21 JANUARY 1949, Page 3

A Clean Sweep on the South Bank

The ancient truth that, when pain is occasioned by an ugly facade, certain people do not mind it because they are behind it, has for some years had a most striking demonstration on the banks of the Thames immediately above Waterloo Bridge. Persons so unfortu- nate or perverse as to find themselves in the stretch of desert on the South Bank between the bridge and County Hall have been compensated by the undoubted, if somewhat aseptic, charm of the new and simplified skyline on the other side of the river. And now the day is in sight when the occupants of Brettenham and Shell-Mex Houses, the Adelphi and the Savoy will have, in addition to comfort and convenience, a view from their windows which is not an offence.
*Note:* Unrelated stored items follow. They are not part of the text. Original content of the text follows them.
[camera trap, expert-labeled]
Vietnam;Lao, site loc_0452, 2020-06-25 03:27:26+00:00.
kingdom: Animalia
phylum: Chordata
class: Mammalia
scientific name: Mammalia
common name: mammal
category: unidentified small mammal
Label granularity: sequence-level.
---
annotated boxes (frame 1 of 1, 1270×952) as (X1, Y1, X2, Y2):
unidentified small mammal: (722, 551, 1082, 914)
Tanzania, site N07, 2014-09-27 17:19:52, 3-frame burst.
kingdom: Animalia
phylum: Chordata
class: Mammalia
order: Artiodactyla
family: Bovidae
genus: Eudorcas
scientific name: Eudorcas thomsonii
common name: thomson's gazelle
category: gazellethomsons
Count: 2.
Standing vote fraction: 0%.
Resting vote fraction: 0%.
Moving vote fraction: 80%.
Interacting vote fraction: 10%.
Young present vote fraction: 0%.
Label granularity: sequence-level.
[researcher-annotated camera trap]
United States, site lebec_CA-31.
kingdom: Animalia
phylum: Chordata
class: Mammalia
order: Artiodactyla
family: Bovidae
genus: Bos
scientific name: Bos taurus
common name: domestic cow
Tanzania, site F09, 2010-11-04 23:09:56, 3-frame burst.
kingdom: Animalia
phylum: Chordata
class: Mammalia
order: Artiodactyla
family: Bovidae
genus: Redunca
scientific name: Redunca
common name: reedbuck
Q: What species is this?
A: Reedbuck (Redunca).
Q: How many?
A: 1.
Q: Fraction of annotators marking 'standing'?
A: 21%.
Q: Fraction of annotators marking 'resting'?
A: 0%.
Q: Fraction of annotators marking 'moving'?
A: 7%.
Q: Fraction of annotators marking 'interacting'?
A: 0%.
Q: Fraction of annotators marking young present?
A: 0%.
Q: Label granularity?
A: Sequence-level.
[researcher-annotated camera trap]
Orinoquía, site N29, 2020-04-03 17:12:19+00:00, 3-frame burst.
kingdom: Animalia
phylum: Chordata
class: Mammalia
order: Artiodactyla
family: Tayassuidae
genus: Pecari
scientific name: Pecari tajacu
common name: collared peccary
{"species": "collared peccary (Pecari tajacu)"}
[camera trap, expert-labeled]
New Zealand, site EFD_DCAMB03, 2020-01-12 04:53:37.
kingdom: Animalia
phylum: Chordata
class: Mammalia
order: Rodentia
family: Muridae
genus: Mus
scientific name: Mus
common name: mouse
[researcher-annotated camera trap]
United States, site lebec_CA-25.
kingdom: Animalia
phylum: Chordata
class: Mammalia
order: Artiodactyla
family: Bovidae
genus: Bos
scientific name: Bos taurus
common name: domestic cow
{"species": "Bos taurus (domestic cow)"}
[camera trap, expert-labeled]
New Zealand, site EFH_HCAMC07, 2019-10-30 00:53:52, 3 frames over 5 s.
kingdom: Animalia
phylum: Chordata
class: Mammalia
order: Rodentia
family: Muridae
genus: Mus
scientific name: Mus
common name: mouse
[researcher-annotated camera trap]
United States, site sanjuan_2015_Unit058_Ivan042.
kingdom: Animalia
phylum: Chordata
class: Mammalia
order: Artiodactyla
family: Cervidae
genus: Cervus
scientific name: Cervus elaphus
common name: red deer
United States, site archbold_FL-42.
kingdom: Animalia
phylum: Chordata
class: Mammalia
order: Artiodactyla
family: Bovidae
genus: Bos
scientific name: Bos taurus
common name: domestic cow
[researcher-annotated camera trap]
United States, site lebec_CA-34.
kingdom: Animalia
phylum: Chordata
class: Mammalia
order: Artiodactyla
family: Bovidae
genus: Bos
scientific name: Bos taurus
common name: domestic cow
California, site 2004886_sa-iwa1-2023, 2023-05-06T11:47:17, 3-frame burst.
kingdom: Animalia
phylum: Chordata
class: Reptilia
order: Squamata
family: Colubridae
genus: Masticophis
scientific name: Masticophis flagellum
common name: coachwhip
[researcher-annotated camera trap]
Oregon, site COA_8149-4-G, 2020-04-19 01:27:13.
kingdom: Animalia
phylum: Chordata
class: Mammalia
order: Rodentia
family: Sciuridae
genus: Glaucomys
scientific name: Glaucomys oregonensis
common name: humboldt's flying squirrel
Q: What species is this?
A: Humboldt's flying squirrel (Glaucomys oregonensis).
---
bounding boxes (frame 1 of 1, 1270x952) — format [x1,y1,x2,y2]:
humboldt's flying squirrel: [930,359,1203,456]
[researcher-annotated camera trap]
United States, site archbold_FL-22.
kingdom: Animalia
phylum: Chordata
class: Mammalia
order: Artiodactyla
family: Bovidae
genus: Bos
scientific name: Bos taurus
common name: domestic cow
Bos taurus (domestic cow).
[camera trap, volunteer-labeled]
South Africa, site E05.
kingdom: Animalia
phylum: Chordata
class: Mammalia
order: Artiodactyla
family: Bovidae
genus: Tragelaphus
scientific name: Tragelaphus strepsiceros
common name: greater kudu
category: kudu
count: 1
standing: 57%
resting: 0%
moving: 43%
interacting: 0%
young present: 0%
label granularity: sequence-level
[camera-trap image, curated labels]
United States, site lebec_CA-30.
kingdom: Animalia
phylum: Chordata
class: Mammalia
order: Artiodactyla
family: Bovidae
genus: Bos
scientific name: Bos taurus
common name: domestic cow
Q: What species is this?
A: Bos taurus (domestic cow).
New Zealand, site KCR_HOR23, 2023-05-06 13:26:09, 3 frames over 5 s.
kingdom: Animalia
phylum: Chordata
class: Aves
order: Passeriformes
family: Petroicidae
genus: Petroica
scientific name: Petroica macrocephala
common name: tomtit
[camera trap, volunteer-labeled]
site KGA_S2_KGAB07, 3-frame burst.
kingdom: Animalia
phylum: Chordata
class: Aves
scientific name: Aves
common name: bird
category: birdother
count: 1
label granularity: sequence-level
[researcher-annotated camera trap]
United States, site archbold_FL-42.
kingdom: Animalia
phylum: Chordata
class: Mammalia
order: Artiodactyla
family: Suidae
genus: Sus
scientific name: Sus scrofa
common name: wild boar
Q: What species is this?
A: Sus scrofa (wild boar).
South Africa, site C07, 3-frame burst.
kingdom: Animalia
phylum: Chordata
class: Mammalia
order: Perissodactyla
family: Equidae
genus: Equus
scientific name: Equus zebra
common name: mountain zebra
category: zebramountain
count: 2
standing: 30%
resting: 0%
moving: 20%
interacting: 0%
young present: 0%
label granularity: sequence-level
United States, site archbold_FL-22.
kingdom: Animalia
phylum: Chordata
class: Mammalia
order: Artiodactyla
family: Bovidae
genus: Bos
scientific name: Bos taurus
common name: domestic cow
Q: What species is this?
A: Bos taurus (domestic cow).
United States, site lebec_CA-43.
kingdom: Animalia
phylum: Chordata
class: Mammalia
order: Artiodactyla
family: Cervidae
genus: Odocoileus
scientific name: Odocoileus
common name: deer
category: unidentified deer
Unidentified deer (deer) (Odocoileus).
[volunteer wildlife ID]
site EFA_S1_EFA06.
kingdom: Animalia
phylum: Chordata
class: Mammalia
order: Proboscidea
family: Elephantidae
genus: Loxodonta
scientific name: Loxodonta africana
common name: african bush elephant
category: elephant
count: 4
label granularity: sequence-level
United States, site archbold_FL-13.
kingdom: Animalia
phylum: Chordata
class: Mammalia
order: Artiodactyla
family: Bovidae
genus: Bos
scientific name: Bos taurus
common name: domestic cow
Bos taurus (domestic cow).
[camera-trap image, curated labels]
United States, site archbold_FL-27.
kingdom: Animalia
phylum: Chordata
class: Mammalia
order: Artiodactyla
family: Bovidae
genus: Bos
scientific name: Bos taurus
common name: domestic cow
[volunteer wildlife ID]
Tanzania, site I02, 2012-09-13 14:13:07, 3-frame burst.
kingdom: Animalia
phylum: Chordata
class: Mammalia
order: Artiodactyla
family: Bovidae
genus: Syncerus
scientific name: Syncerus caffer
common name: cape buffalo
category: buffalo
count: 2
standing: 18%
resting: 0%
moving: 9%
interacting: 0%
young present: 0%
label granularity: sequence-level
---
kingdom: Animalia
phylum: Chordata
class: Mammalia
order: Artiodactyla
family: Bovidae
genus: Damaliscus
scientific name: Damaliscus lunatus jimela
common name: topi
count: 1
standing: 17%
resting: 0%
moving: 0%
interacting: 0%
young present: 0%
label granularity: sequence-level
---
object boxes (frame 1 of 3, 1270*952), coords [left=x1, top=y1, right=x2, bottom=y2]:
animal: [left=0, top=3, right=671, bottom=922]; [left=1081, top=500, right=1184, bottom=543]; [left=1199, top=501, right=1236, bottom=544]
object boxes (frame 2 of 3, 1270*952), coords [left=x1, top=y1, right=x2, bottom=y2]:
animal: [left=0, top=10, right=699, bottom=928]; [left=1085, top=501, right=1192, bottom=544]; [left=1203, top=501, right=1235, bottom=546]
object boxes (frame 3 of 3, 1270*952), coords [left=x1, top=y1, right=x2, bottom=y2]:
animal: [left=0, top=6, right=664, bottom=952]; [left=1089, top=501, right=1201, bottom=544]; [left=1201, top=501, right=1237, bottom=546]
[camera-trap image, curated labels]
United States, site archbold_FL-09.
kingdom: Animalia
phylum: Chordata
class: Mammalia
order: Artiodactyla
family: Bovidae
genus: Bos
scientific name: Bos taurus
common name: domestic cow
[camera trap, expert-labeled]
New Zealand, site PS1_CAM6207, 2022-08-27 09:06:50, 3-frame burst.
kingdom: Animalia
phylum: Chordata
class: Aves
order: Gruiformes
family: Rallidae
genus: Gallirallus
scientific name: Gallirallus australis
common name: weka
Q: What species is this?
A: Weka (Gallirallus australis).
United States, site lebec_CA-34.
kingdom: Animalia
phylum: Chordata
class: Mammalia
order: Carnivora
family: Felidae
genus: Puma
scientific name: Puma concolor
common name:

The ceremony which took place on Monday, when the first pile of a new Thames wall was driven in, began what Mr. Herbert Morrison rightly called a spring cleaning. The published models of the wall clearly show its affinity with the clean and heroic lines of the new Waterloo Bridge. It will be simple and grand, and when the railway bridge to Charing Cross is abolished it will be simpler and grander. Behind the wall will arise the buildings of the 1951 Exhibition, which will be the centre-piece of the Festival of Britain. It is becoming possible to envisage, on the open banks of the Thames, the core of a cleaner and brighter London. For many years it must be an isolated symbol rather than a characteristic area, but a symbol as appropriate to the future Britain as that which was offered by the Lord President when, in an act which must have given him personal as well as official satisfaction, he drove home the first pile of the new wall with blows from a very noisy and insistent pneumatic hammer.